Dr Mark Egan, PhD in Behavioural Science has spent years testing exactly that question – measuring how well people’s confidence aligns with reality. Last year, he found 8 in 10 UK adults were overconfident – more sure their judgements would be correct than they actually were.
Expanding that research to 4,000 people across USA, Singapore, UAE, Nigeria & Saudi Arabia, he found that, on average, respondents answered a series of factual questions with 87% confidence but were correct only 68% of the time – a 19 percentage point difference representing major overconfidence.
Even his colleagues at BIT, a place filled with PhDs and experts in decision-making, still fall prey to overconfidence. According to almost a decade of internal data, when they say they’re 100% sure about something, they still end up being wrong 7% of the time.
Perhaps it shouldn’t be surprising that overconfidence is so pervasive, given there is now 50 years of research showing how cognitive biases can lead to distorted judgement – like how confirmation bias makes us seek information that supports existing beliefs, or how availability bias makes dramatic events like plane crashes feel more probable than they are. Bias-distorted beliefs leading to misplaced certainty.
So if overconfidence is biased judgement, what does unbiased judgement look like? It's a sweet spot where being well-calibrated means alignment between confidence and accuracy. When a well-calibrated person is sure about something, they are rarely wrong – they can actually trust their gut.
If that sounds like a low bar for good decision-making, it’s one many groups fail to clear. One study found that when doctors were 80% sure that a patient had pneumonia, this turned out to be true only 20% of the time. But when weather-forecasters predicted an 80% chance of rain, it really did rain 80% of the time.
Being well-calibrated doesn't mean you getting decisions right 100% of the time. Given your track record, the information and experience you have, it's knowing what percentage of confidence you have in your decision.
Therefore you can be well-calibrated whether you’re getting decisions right 60% or 90% of the time – what matters is that your confidence matches your track record. Some domains naturally build this skill – like weather forecasting, where thousands of predictions get rapid feedback. Others, like medical diagnosis or political strategy, offer fewer learning opportunities. Not everyone can become a forecasting superstar but everyone can master the basics of well-calibrated judgement.
Most business and political leaders operate in feedback-poor environments, even if they’d prefer not to admit it. Fortunately, smart organisations can redesign their decision-making to encourage better judgment.
This starts with leaders modelling intellectual humility. Instead of asking “Are you sure?” – which when combined with social desirability bias will nudge people towards projecting false confidence – ask “How sure are you?” This opens space for graded responses and honest conversations about uncertainty.

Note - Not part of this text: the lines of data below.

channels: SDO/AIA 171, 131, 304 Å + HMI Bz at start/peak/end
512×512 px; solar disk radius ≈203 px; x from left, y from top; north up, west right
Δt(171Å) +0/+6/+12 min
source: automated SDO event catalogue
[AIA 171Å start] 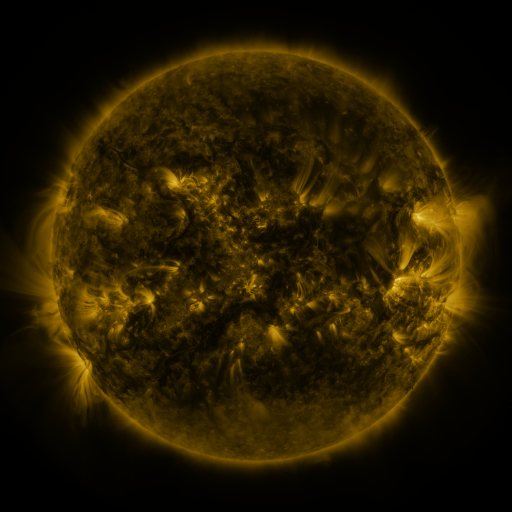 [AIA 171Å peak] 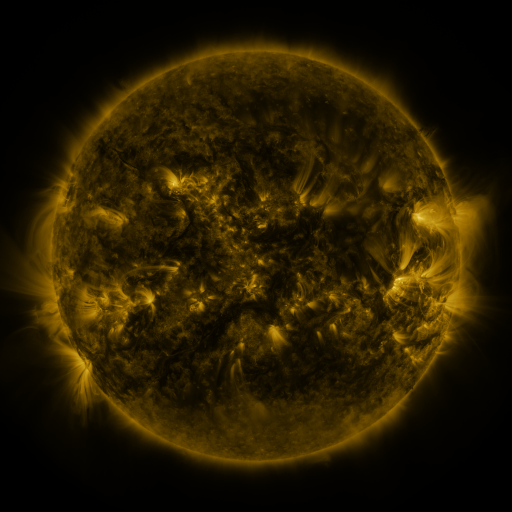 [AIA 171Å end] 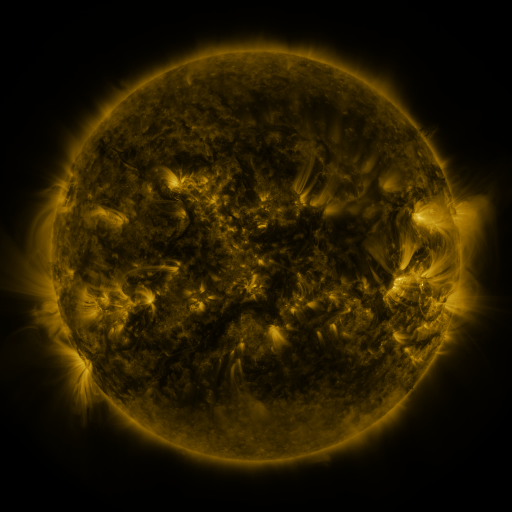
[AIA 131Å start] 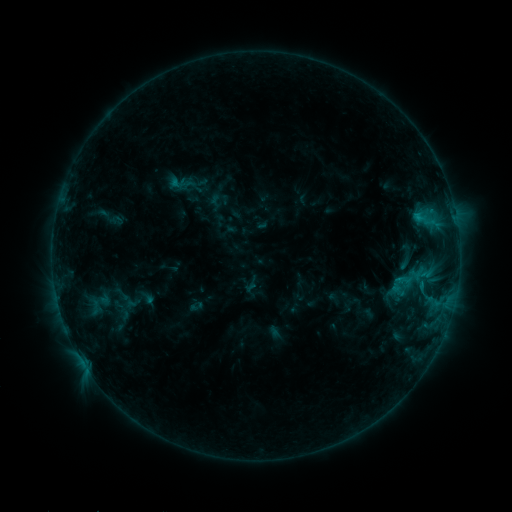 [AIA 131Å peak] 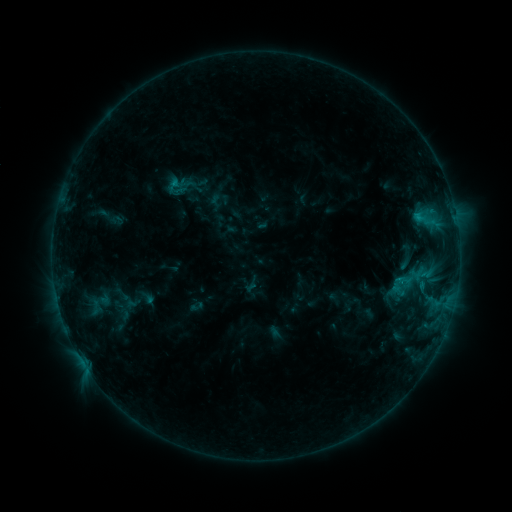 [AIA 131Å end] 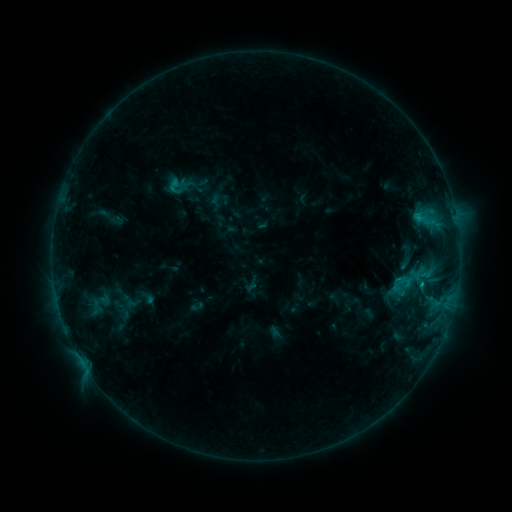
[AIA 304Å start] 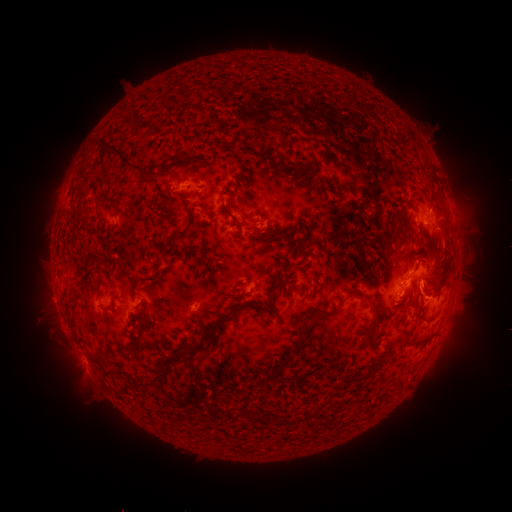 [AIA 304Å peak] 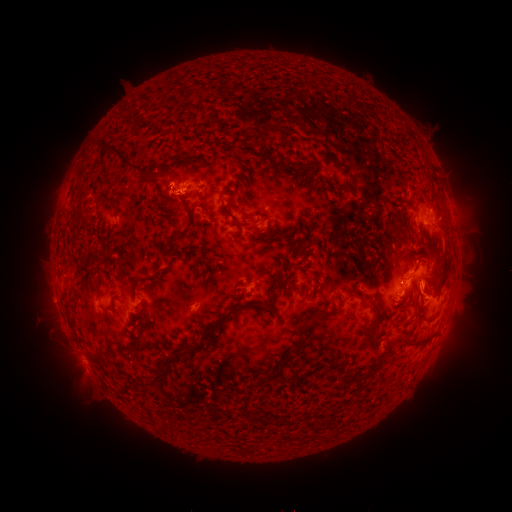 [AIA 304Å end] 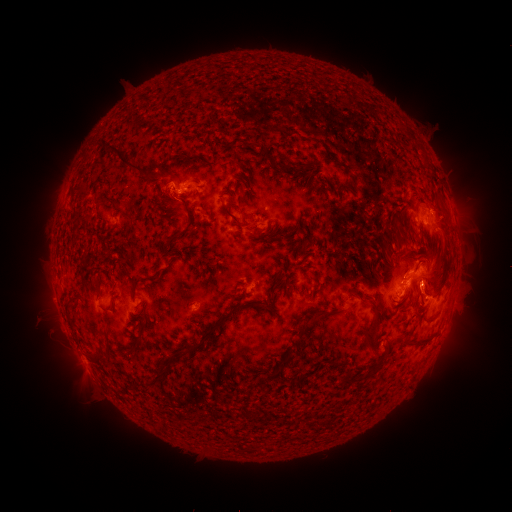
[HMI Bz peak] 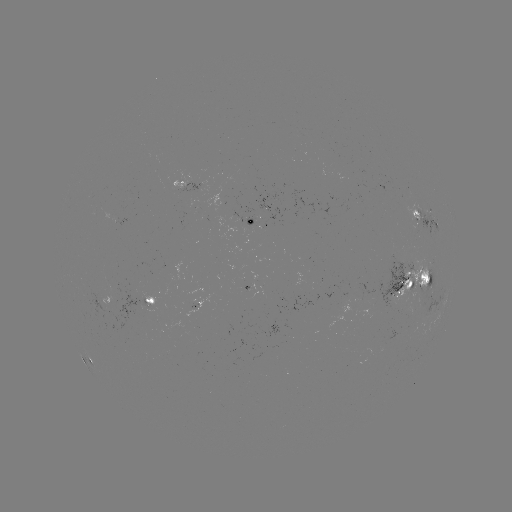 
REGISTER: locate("C1.3 flare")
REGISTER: [172, 190]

Second, separate judgement from hierarchy. Run anonymous idea sessions where junior analysts’ insights compete on merit with senior executives’ hunches. Pre-register forecasts before outcomes are known to prevent hindsight bias. This will be both surprising and a great leveller.

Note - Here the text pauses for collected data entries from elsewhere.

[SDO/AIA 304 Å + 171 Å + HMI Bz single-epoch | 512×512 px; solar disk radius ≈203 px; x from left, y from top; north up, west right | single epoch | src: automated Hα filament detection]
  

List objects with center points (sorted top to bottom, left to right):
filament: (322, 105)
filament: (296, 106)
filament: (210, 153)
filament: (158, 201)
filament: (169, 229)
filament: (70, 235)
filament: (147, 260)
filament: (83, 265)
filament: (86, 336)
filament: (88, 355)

Third, institutionalise pre-mortems. Before major decisions, assume the project has failed and work backwards to identify likely causes. This surfaces risks that overconfident teams would otherwise ignore.
Finally, track calibration systematically. Just as companies monitor financial metrics, they should monitor the accuracy of their predictions. Teams that consistently overestimate project success rates need recalibration, not just new strategies.

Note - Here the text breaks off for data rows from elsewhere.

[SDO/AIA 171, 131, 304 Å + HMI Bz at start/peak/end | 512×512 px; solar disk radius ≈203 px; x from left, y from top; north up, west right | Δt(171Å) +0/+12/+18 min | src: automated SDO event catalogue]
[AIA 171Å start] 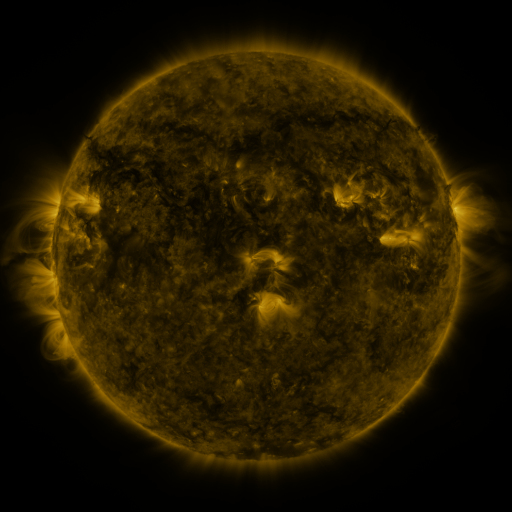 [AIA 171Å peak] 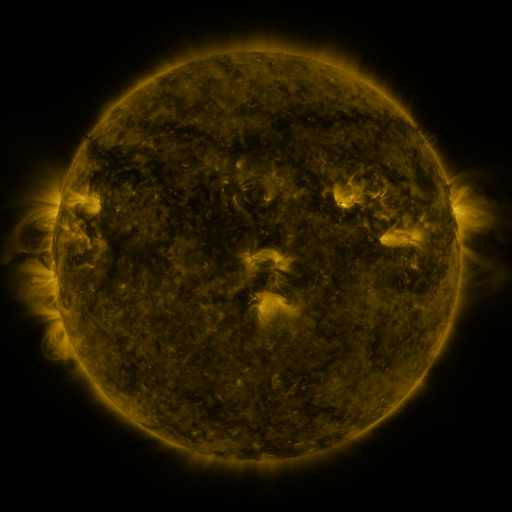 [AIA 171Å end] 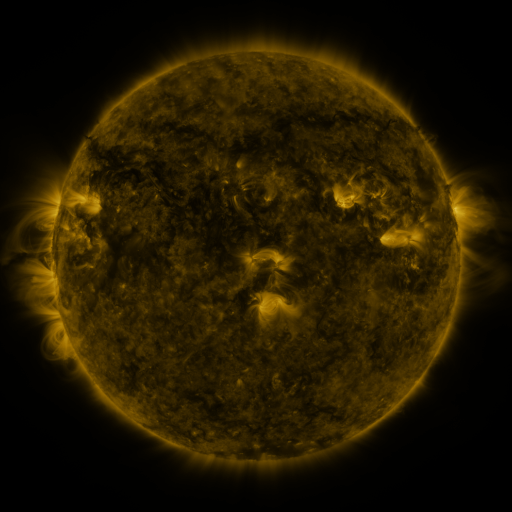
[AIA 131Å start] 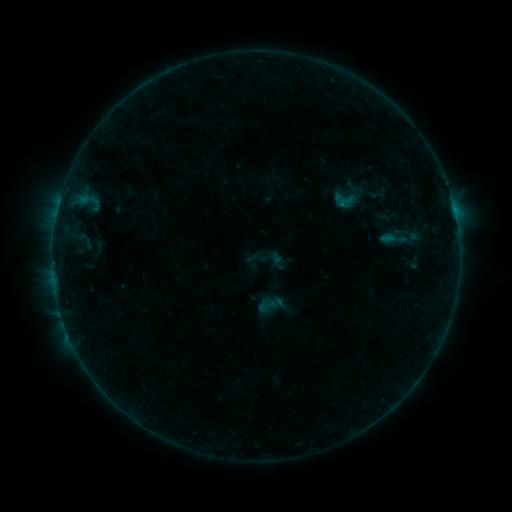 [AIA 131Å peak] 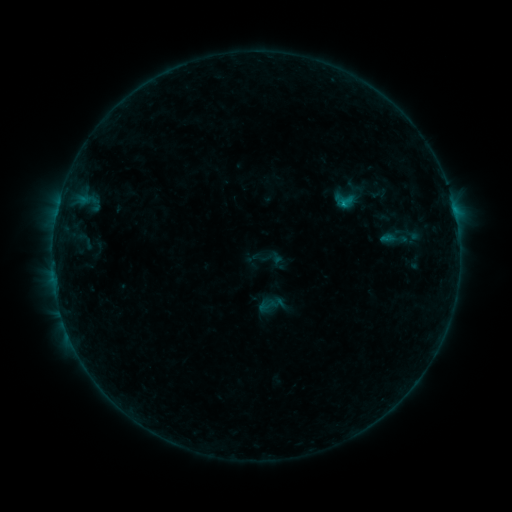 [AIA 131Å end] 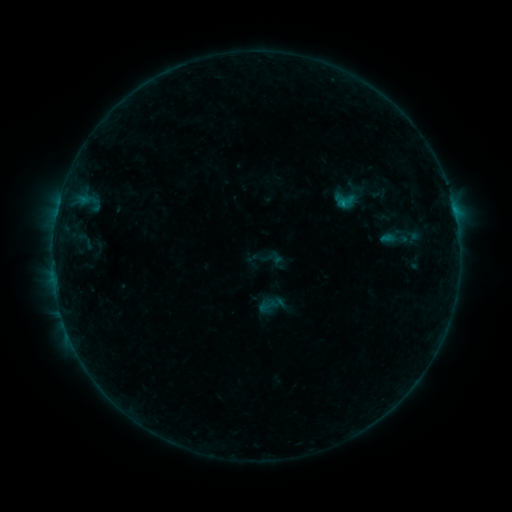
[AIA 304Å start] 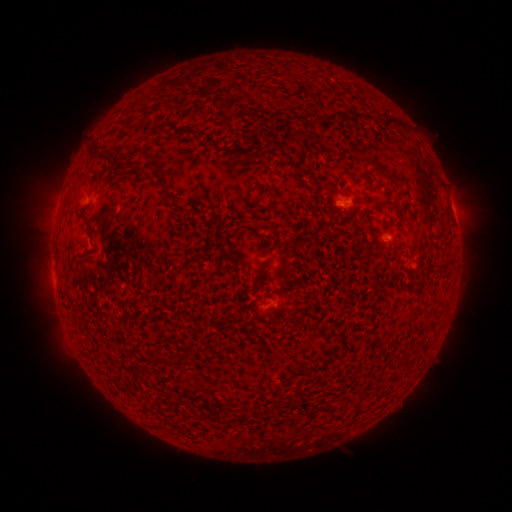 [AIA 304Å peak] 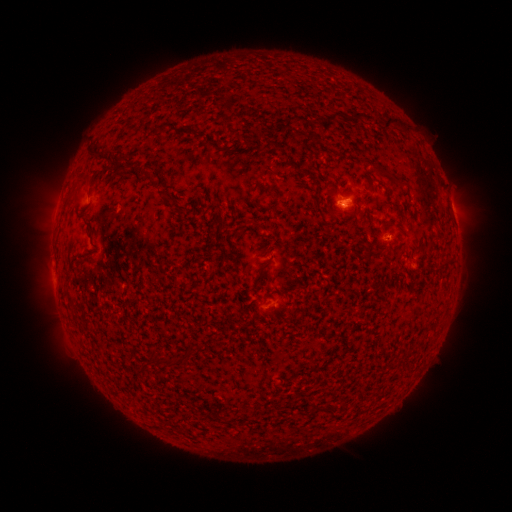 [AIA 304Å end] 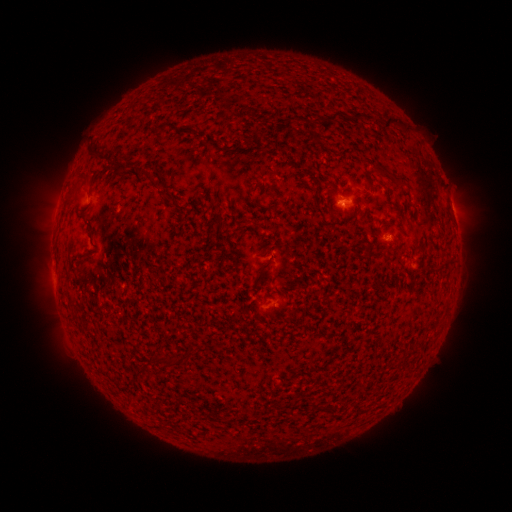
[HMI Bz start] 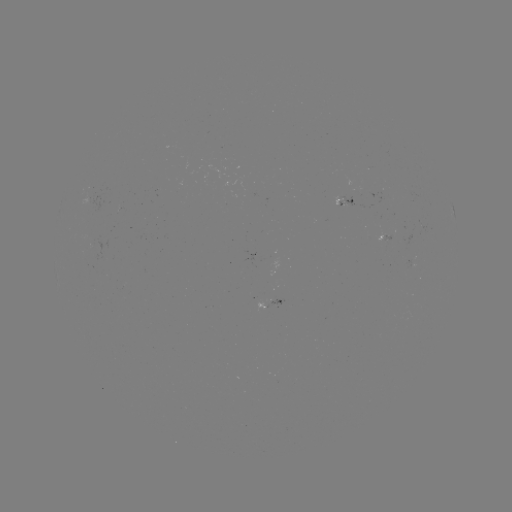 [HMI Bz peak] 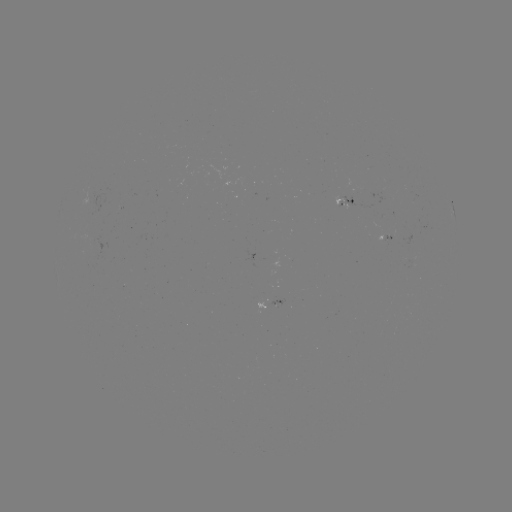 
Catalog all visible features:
B4.1 flare: (343, 207)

The goal isn’t perfect prediction – that’s impossible. It’s a mature acceptance of uncertainty. Well-calibrated leaders still make mistakes, but they’re rarely caught completely off guard. They plan for contingencies, build in buffers, and update their views when evidence shifts.
The next time you’re making a big decision, pause and ask yourself: ‘How sure am I about this?’ In a world that incentivises confident-sounding answers, that moment of intellectual honesty might be your competitive advantage.
Read the full article here.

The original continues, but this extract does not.